Task instructions:
1. According to the Chanukah passage, how was the holiday generally represented by Jews in the writer's youth?
2. Reproduce the lines of the entries from the line with "In the context" through the end of the entries, both ends included.

Passage:
There probably is no other holiday on the Jewish calendar that has had as much material written about it than the Chanukah festival. There are many causes and reasons for this seeming anomaly of a relatively minor rabbinic holiday receiving so much attention. The fact that by the nature of the calendar it falls in the month of December, and especially this year when it actually coincides with the holiday of the majority culture in the Western world, is part of the reason that it has achieved such notoriety and attention.

 
Jews never want to be left out of a celebration and thus we have created our own – gifts and all – and this allows us some latitude in participating in the general atmosphere of the month. All of this is perhaps true only on the subconscious level, as it is likely that none of the great scholars of Israel would countenance such an approach publicly. But nevertheless, realistically speaking, one cannot help but feel the resonance of the general culture, at least in the Jewish societies of the Western world.
 
As such, Chanukah been portrayed in a more universal sense than its original commemoration perhaps warranted. In my youth, the general Jewish representation of the holiday was that it was a battle and a triumph for religious freedom. As such, the mainstream Western Jewish society presented it as a victory for democracy over totalitarian rule and completely universal in its message and content.
 
This was at a period of time when being Jewish, certainly publicly Jewish, was fraught with financial and social pitfalls in the general society. Even observant Jews did not wear distinctive garb or head covering publicly and therefore displaying the lights of Chanukah in our front windows was to convey a universal idea and not merely a Jewish commemoration.

[Extracted entries]
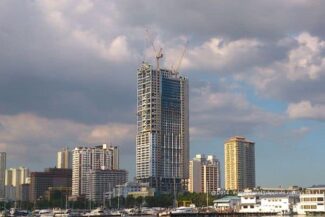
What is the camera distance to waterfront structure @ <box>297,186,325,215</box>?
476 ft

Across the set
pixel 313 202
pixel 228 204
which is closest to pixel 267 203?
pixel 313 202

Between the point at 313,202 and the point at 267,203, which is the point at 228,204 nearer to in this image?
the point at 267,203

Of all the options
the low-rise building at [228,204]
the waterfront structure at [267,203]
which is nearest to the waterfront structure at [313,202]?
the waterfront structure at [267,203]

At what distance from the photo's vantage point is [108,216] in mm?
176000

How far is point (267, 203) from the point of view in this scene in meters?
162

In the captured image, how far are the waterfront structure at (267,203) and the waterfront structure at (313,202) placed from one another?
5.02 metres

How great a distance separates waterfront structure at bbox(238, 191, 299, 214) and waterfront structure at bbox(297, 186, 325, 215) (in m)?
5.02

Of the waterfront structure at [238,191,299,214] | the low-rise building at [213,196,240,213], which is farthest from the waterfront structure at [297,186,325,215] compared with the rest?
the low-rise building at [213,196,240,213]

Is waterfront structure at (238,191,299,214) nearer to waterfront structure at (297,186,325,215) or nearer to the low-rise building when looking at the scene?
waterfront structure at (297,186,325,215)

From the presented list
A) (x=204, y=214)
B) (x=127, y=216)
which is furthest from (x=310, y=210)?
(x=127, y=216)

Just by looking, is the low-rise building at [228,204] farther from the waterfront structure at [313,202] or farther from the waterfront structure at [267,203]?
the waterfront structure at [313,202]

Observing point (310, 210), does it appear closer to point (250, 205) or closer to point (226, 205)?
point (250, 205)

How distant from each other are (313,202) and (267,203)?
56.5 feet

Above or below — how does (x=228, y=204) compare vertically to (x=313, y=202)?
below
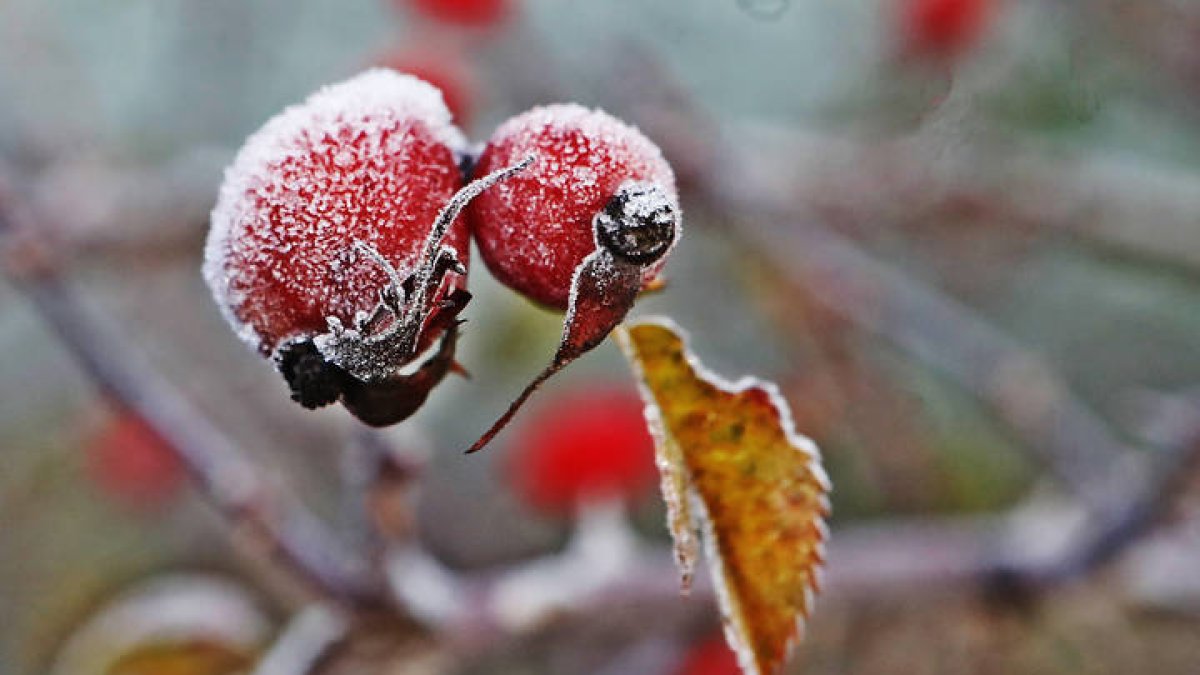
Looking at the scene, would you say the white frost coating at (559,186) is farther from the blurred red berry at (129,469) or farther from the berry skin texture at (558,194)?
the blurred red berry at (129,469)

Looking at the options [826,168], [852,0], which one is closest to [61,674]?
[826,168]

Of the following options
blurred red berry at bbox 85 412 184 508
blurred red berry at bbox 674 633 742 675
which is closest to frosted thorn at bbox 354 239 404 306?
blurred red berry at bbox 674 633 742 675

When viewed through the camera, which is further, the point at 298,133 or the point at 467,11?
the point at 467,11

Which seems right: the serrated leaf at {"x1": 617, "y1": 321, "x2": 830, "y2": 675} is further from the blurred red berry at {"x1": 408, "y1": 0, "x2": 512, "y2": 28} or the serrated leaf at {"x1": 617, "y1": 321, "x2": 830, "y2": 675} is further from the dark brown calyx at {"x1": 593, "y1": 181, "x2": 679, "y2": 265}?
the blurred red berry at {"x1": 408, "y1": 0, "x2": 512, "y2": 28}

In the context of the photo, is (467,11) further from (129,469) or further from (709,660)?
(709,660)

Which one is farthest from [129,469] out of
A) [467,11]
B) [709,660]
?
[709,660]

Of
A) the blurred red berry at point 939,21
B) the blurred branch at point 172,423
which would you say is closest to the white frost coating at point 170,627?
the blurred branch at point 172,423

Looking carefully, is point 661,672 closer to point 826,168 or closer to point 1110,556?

Responses to the tasks:
1. As a battle and a triumph for religious freedom.

2.
In the context of the photo, is (467,11) further from (129,469) or further from (709,660)?
(709,660)

Which one is farthest from [129,469] out of
A) [467,11]
B) [709,660]
?
[709,660]

Of
A) the blurred red berry at point 939,21
B) the blurred branch at point 172,423
which would you say is closest to the white frost coating at point 170,627?
the blurred branch at point 172,423

Looking carefully, is point 661,672 closer to point 826,168 or closer to point 1110,556?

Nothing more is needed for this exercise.